[BEGIN Selection]
The Court of Appeal believed that waivers of Fourth Amendment rights are subject to the same strict scrutiny as are waivers of other fundamental rights. For that reason the court apparently applied the strict standard of Johnson v. Zerbst (1938) 304 U.S. 458, 58 S.Ct. 1019, 82 L.Ed. 1461, which rejects an implied waiver and requires a showing that the waiver is both "knowing and intelligent." This court too, has used the language of Johnson with respect to the waiver of Fourth Amendment rights, stating in People v. Myers (1972) 6 Cal.3d 811, 819, 100 Cal.Rptr. 612, that while those rights may be waived, "the waiver must appear of record to have been knowingly and intelligently made." As we later explained in People v. James (1977) 19 Cal.3d 99, 117-118, 137 Cal.Rptr. 447, however, in Myers there had been no waiver at all. In James we rejected as unnecessary and impractical a requirement that officers soliciting a waiver of Fourth Amendment rights expressly advise the person of those rights. We concluded that if a person of normal intelligence is asked to give consent for a search he will infer that he has a right to withhold that consent. We referred with approval to the explanation given by the United States Supreme Court in Schneckloth v. Bustamonte (1973) 412 U.S. 218, 235-246, 93 S.Ct. 2041, 2051-2057, 36 L.Ed.2d 854, for distinguishing consents to search from waivers of other constitutional rights. (19 Cal.3d 99, 118, fn. 17, 137 Cal.Rptr. 447.)
In Schneckloth the high court reasoned that the purpose and application of the "knowing and intelligent waiver" requirements of Johnson v. Zerbst, supra, 304 U.S. 458, 58 S.Ct. 1019, do not require or justify extension to a consent to search of the strict test of a valid waiver of constitutional rights, a test designed to protect the fairness of the trial itself. "There is a vast difference between those rights that protect a fair criminal trial and the rights guaranteed under the Fourth Amendment. Nothing, either in the purposes behind requiring a 'knowing' and 'intelligent' waiver of trial rights, or in the practical application of such a requirement suggests that it ought to be extended to the constitutional guarantee against unreasonable searches and seizures.
[END Selection]
# Directions:
Please print the portion of the passage on Fourth Amendment waivers starting at "In Schneckloth the" and ending at "searches and seizures.".
[BEGIN Supplied records]
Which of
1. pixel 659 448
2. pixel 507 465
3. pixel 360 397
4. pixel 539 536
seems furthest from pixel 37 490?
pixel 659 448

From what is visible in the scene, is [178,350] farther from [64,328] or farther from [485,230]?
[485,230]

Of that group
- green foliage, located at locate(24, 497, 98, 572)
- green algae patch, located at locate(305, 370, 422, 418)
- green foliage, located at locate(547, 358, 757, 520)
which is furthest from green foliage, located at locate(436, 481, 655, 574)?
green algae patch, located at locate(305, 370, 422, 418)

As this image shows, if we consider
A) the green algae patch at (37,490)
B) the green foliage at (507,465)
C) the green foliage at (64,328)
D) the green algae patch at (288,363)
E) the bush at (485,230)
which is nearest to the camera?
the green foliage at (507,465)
[END Supplied records]
# Solution for this exercise:
In Schneckloth the high court reasoned that the purpose and application of the "knowing and intelligent waiver" requirements of Johnson v. Zerbst, supra, 304 U.S. 458, 58 S.Ct. 1019, do not require or justify extension to a consent to search of the strict test of a valid waiver of constitutional rights, a test designed to protect the fairness of the trial itself. "There is a vast difference between those rights that protect a fair criminal trial and the rights guaranteed under the Fourth Amendment. Nothing, either in the purposes behind requiring a 'knowing' and 'intelligent' waiver of trial rights, or in the practical application of such a requirement suggests that it ought to be extended to the constitutional guarantee against unreasonable searches and seizures.